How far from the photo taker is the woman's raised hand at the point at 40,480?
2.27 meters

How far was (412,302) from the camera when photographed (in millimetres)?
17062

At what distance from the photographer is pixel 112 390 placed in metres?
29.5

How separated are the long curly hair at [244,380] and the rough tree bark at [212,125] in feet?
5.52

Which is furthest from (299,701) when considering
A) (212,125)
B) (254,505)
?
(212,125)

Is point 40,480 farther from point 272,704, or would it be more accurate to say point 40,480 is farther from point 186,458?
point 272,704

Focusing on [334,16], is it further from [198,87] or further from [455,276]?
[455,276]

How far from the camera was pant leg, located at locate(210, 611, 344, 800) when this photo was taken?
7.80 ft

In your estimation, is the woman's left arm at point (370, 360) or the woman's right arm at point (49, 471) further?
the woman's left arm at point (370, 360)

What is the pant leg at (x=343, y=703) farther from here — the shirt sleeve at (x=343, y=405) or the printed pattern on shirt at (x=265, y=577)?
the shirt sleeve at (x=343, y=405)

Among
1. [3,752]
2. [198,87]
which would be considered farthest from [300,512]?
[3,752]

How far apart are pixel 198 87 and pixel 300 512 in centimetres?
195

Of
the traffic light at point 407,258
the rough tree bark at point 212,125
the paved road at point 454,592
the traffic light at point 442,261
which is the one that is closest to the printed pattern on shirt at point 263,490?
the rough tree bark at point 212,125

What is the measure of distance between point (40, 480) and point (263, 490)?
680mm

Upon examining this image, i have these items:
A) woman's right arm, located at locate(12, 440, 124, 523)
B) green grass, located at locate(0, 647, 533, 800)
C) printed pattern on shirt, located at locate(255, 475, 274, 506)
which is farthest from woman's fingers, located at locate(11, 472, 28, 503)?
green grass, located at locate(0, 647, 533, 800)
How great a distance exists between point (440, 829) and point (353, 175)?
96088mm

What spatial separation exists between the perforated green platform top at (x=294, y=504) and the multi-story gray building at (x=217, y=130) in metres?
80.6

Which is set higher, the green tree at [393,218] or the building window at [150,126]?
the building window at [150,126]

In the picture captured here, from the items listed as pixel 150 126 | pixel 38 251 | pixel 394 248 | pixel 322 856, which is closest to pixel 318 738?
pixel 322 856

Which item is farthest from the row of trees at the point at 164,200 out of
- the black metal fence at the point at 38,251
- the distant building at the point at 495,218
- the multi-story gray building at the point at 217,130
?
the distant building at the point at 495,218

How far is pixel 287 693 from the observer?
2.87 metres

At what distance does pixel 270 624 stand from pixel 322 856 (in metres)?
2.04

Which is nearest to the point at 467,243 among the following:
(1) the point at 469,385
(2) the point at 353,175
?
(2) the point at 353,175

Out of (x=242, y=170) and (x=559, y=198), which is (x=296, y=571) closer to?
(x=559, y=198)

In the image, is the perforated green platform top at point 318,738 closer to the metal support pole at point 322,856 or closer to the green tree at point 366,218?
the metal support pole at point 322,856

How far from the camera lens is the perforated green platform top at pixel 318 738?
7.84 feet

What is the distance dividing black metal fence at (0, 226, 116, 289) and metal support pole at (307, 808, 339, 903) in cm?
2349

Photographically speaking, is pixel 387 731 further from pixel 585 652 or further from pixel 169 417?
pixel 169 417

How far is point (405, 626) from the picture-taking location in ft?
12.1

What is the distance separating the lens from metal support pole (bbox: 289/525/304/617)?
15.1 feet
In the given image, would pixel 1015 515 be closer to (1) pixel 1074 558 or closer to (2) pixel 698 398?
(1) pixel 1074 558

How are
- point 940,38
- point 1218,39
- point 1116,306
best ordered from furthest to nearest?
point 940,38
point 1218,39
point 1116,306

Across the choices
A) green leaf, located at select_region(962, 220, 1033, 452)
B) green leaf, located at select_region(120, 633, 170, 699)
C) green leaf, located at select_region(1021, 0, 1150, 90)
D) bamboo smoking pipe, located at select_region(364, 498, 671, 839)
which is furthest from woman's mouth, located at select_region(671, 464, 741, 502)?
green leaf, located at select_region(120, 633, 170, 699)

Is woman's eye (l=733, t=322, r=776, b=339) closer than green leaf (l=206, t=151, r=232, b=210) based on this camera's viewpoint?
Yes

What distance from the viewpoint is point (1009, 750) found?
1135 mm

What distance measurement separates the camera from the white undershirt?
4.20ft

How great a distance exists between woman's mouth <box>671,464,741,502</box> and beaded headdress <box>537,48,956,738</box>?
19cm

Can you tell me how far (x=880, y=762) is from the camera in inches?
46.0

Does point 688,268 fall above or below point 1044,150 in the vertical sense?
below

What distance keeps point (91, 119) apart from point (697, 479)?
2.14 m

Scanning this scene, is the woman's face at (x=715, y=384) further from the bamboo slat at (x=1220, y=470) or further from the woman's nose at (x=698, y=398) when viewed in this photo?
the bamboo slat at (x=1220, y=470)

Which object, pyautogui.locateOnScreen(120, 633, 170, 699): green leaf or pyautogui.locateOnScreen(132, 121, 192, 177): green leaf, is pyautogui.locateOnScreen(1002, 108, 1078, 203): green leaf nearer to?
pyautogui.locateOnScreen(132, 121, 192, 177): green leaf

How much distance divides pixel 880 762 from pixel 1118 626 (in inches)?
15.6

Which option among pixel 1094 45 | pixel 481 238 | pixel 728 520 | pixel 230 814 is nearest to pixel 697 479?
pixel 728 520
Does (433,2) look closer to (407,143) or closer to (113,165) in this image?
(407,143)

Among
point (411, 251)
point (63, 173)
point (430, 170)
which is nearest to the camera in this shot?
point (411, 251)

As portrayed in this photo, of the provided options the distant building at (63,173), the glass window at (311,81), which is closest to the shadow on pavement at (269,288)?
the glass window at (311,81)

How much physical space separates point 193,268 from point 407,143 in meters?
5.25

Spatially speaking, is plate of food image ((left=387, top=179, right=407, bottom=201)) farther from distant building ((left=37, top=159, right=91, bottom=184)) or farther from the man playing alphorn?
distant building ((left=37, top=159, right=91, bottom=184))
--------
• Set exercise: Copy out the entire listing above, reproducing every line without a single change.

• Answer to the problem:
How far from the photo taker is the woman's raised hand at the point at 40,480?
2.27 meters

How far was (412,302) from the camera when photographed (in millimetres)?
17062

At what distance from the photographer is pixel 112 390 placed in metres?
29.5

How separated are the long curly hair at [244,380] and the rough tree bark at [212,125] in feet?
5.52

Which is furthest from (299,701) when considering
A) (212,125)
B) (254,505)
?
(212,125)

Is point 40,480 farther from point 272,704, or would it be more accurate to say point 40,480 is farther from point 186,458?
point 272,704

Focusing on [334,16], is it further from [198,87] or further from [455,276]?
[455,276]

How far from the camera was pant leg, located at locate(210, 611, 344, 800) when this photo was taken?
7.80 ft

In your estimation, is the woman's left arm at point (370, 360) or the woman's right arm at point (49, 471) further?
the woman's left arm at point (370, 360)

What is the pant leg at (x=343, y=703) farther from here — the shirt sleeve at (x=343, y=405) or the printed pattern on shirt at (x=265, y=577)?
the shirt sleeve at (x=343, y=405)

Among
1. [3,752]
2. [198,87]
which would be considered farthest from [300,512]?
[3,752]

How far apart are pixel 198 87 and pixel 300 512 in centimetres?
195

Of
the traffic light at point 407,258
the rough tree bark at point 212,125
the paved road at point 454,592
the traffic light at point 442,261
which is the one that is closest to the printed pattern on shirt at point 263,490?
the rough tree bark at point 212,125

What is the measure of distance between point (40, 480) and point (263, 490)?
680mm

Upon examining this image, i have these items:
A) woman's right arm, located at locate(12, 440, 124, 523)
B) green grass, located at locate(0, 647, 533, 800)
C) printed pattern on shirt, located at locate(255, 475, 274, 506)
which is farthest from woman's fingers, located at locate(11, 472, 28, 503)?
green grass, located at locate(0, 647, 533, 800)
How great a distance exists between point (440, 829) and point (353, 175)?
96088mm

What spatial separation exists between the perforated green platform top at (x=294, y=504) and the multi-story gray building at (x=217, y=130) in metres?
80.6

Which is set higher, the green tree at [393,218] or the building window at [150,126]?
the building window at [150,126]

In the picture captured here, from the items listed as pixel 150 126 | pixel 38 251 | pixel 394 248 | pixel 322 856, which is closest to pixel 318 738?
pixel 322 856

Which item is farthest from the row of trees at the point at 164,200 out of
- the black metal fence at the point at 38,251
- the distant building at the point at 495,218
- the multi-story gray building at the point at 217,130
?
the distant building at the point at 495,218

How far is pixel 287 693 from the observer?
2.87 metres

At what distance does pixel 270 624 stand from pixel 322 856 (in metres)?
2.04

Which is nearest to the point at 467,243 among the following:
(1) the point at 469,385
(2) the point at 353,175
?
(2) the point at 353,175

Out of (x=242, y=170) and (x=559, y=198), which is (x=296, y=571) closer to?
(x=559, y=198)

In the image, is the perforated green platform top at point 318,738 closer to the metal support pole at point 322,856 or closer to the green tree at point 366,218?
the metal support pole at point 322,856

How far from the camera lens is the perforated green platform top at pixel 318 738?
7.84 feet

What is the distance dividing black metal fence at (0, 226, 116, 289) and metal support pole at (307, 808, 339, 903) in cm?
2349

Photographically speaking, is pixel 387 731 further from pixel 585 652 or further from pixel 169 417?
pixel 169 417

How far is point (405, 626) from the picture-taking location in ft?
12.1

What is the distance separating the lens from metal support pole (bbox: 289/525/304/617)?
15.1 feet
In the given image, would pixel 1015 515 be closer to (1) pixel 1074 558 or closer to (2) pixel 698 398?
(1) pixel 1074 558

How are
- point 940,38
- point 1218,39
- point 1116,306
best ordered from furthest to nearest?
point 940,38
point 1218,39
point 1116,306

Across the choices
A) green leaf, located at select_region(962, 220, 1033, 452)
B) green leaf, located at select_region(120, 633, 170, 699)
C) green leaf, located at select_region(1021, 0, 1150, 90)
D) bamboo smoking pipe, located at select_region(364, 498, 671, 839)
which is furthest from woman's mouth, located at select_region(671, 464, 741, 502)?
green leaf, located at select_region(120, 633, 170, 699)

Is woman's eye (l=733, t=322, r=776, b=339) closer than green leaf (l=206, t=151, r=232, b=210) based on this camera's viewpoint?
Yes

What distance from the viewpoint is point (1009, 750) found?
1135 mm

What distance measurement separates the camera from the white undershirt?
4.20ft

How great a distance exists between woman's mouth <box>671,464,741,502</box> and beaded headdress <box>537,48,956,738</box>?
19cm

Can you tell me how far (x=880, y=762) is from the camera in inches?
46.0

Does point 688,268 fall above or below point 1044,150 in the vertical sense?
below

What distance keeps point (91, 119) apart from point (697, 479)?
2.14 m

Scanning this scene, is the woman's face at (x=715, y=384) further from the bamboo slat at (x=1220, y=470) or further from the woman's nose at (x=698, y=398) when viewed in this photo?
the bamboo slat at (x=1220, y=470)

Which object, pyautogui.locateOnScreen(120, 633, 170, 699): green leaf or pyautogui.locateOnScreen(132, 121, 192, 177): green leaf, is pyautogui.locateOnScreen(1002, 108, 1078, 203): green leaf nearer to?
pyautogui.locateOnScreen(132, 121, 192, 177): green leaf

How much distance divides pixel 880 762 from pixel 1118 626 (in inches)?
15.6

Which option among pixel 1094 45 | pixel 481 238 | pixel 728 520 | pixel 230 814 is nearest to pixel 697 479?
pixel 728 520
Does (433,2) look closer to (407,143) or closer to (113,165) in this image?
(407,143)

Among
point (411, 251)
point (63, 173)
point (430, 170)
which is nearest to the camera in this shot?
point (411, 251)

As portrayed in this photo, of the provided options the distant building at (63,173), the glass window at (311,81), which is closest to the shadow on pavement at (269,288)?
the glass window at (311,81)

How much physical space separates point 193,268 from point 407,143 in meters?
5.25

Spatially speaking, is plate of food image ((left=387, top=179, right=407, bottom=201)) farther from distant building ((left=37, top=159, right=91, bottom=184)) or farther from the man playing alphorn?
distant building ((left=37, top=159, right=91, bottom=184))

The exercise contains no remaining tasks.